Corriere della Sera - La Lettura
Isgrò. O della felicità creativa
Passioni La Sicilia in cui è nato, Milano, Venezia, gli incontri di una vita straordinaria. Autoritratto, anzi «Autocurriculum», dell’artista delle cancellature Talento totale Ragazzino, sorprende Enzo Tortora cantando; giovane giornalista, incalza Alber
Mamma Elisabetta legge compitando le parole. Lo fa «per meglio sentire il suono». Ed è perciò che, ad ascoltarla, si diventa poeti. E col padre, invece, ci si forgia artista recidivo e teatrante.

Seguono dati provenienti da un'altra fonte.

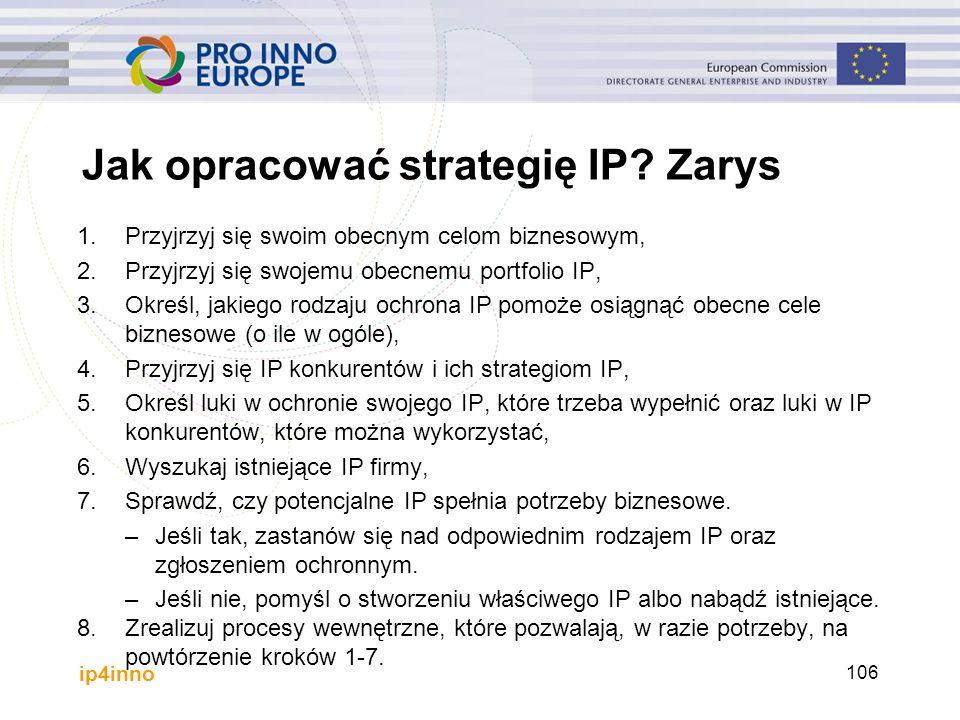 ip4inno 106 1.Przyjrzyj się swoim obecnym celom biznesowym, 2.Przyjrzyj się swojemu obecnemu portfolio IP, 3.Określ, jakiego rodzaju ochrona IP pomoże osiągnąć obecne cele biznesowe (o ile w ogóle), 4.Przyjrzyj się IP konkurentów i ich strategiom IP, 5.Określ luki w ochronie swojego IP, które trzeba wypełnić oraz luki w IP konkurentów, które można wykorzystać, 6.Wyszukaj istniejące IP firmy, 7.Sprawdź, czy potencjalne IP spełnia potrzeby biznesowe.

Ebanista, grande suonatore di sassofono e clarinetto (e in tarda età anche alunno del Conservatorio: «Devo pensare al mio futuro», dice), papà Peppino si esibisce al Cirucco e negli altri locali della piana di Milazzo. E allora il protagonista della favola a occhi aperti — Emilio Isgrò, il multiforme artista ammirato al Moma, al Pompidou e tra le sale della Fondazione Guggenheim — fa il bravo presentatore. Ha la voce da bambino, il piccolo Emilio. Sono gli anni a cavallo tra il ’50 e il ’60 del secolo scorso, e lui, nella posa, è come un Nino Frassica in miniatura: «Ed ecco a voi la Cumparsita, Papaveri e papere, El Negro Zumbon! ».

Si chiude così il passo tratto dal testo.